◆ What the task requires:
Quote, without any change, the line that contains "if (FWP.enable_scroll == true)" and all lines that follow it to the end of the data below.

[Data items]
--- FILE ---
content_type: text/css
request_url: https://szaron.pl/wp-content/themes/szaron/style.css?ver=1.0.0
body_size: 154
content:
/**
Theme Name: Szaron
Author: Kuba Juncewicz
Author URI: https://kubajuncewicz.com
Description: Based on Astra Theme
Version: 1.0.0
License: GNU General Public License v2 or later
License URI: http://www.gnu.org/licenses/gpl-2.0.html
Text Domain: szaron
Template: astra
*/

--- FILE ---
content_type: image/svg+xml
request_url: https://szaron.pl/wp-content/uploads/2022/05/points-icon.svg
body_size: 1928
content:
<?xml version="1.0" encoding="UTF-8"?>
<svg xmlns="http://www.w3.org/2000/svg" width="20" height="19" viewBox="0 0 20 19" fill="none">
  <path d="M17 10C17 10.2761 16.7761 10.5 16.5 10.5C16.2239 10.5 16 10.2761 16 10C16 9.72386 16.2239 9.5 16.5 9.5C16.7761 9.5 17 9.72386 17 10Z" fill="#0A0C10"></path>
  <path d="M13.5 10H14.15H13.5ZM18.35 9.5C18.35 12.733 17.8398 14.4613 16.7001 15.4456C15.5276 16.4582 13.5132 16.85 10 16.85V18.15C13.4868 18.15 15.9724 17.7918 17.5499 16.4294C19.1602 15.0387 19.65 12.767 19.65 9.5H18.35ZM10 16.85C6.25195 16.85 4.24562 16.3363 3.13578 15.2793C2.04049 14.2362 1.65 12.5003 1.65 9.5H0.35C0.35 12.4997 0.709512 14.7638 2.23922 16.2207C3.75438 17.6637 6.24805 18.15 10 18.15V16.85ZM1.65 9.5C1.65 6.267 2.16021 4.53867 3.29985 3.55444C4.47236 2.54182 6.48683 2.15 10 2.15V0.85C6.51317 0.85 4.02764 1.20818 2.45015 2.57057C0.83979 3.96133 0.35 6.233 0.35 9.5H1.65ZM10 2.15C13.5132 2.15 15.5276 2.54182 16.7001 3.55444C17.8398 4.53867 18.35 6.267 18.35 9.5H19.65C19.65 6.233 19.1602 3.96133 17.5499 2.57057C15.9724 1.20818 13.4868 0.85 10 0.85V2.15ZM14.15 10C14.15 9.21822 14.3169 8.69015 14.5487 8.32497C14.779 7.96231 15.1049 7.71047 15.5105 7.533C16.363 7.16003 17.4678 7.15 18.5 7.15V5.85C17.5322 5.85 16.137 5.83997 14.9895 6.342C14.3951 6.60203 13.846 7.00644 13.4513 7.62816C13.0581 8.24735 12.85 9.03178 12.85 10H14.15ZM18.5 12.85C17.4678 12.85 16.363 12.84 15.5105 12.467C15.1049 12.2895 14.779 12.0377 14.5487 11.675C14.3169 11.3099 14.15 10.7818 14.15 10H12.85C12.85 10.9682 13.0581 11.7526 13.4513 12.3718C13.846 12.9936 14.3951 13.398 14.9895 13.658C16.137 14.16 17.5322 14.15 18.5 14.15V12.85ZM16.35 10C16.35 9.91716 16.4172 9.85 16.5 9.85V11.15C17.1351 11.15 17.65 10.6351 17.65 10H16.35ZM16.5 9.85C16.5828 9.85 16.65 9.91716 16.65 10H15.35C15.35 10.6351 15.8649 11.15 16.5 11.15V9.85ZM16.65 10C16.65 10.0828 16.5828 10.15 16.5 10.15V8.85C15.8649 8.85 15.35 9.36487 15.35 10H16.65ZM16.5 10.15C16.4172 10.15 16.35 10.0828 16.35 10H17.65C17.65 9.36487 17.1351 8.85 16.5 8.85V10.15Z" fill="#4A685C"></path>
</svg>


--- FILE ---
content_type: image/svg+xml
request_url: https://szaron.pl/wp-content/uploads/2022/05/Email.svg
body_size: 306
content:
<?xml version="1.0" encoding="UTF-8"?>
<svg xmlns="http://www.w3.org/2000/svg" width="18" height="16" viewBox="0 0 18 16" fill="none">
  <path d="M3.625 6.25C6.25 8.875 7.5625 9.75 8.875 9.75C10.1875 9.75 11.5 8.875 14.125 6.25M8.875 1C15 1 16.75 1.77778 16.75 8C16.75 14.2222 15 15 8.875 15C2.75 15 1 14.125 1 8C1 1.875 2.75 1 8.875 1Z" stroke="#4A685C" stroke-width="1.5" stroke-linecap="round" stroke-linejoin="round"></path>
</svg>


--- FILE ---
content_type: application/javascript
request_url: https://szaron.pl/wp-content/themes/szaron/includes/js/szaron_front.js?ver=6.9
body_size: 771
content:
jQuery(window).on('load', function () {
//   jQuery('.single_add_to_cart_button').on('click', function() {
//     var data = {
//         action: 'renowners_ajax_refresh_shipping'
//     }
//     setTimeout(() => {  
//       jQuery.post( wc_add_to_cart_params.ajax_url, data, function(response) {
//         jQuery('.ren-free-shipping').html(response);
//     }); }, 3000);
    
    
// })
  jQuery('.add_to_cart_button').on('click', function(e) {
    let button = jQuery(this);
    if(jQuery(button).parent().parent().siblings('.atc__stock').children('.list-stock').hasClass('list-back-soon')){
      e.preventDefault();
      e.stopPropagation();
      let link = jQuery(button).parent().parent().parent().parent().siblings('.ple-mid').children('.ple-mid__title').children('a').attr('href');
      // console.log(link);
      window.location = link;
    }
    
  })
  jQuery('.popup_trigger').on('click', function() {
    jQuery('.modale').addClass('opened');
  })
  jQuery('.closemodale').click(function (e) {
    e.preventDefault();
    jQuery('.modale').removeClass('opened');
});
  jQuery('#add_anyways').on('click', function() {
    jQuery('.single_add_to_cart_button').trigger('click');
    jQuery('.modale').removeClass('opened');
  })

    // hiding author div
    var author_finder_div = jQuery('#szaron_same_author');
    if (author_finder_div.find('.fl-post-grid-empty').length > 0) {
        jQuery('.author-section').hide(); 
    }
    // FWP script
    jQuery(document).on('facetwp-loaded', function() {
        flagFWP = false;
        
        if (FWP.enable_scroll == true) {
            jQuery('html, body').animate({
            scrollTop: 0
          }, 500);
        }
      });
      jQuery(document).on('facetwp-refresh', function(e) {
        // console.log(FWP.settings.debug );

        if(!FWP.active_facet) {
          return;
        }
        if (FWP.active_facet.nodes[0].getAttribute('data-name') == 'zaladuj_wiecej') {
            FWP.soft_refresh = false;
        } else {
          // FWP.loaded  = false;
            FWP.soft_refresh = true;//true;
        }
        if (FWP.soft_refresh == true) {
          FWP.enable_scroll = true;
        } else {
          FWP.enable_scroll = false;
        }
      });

◆ Problem solution:
        if (FWP.enable_scroll == true) {
            jQuery('html, body').animate({
            scrollTop: 0
          }, 500);
        }
      });
      jQuery(document).on('facetwp-refresh', function(e) {
        // console.log(FWP.settings.debug );

        if(!FWP.active_facet) {
          return;
        }
        if (FWP.active_facet.nodes[0].getAttribute('data-name') == 'zaladuj_wiecej') {
            FWP.soft_refresh = false;
        } else {
          // FWP.loaded  = false;
            FWP.soft_refresh = true;//true;
        }
        if (FWP.soft_refresh == true) {
          FWP.enable_scroll = true;
        } else {
          FWP.enable_scroll = false;
        }
      });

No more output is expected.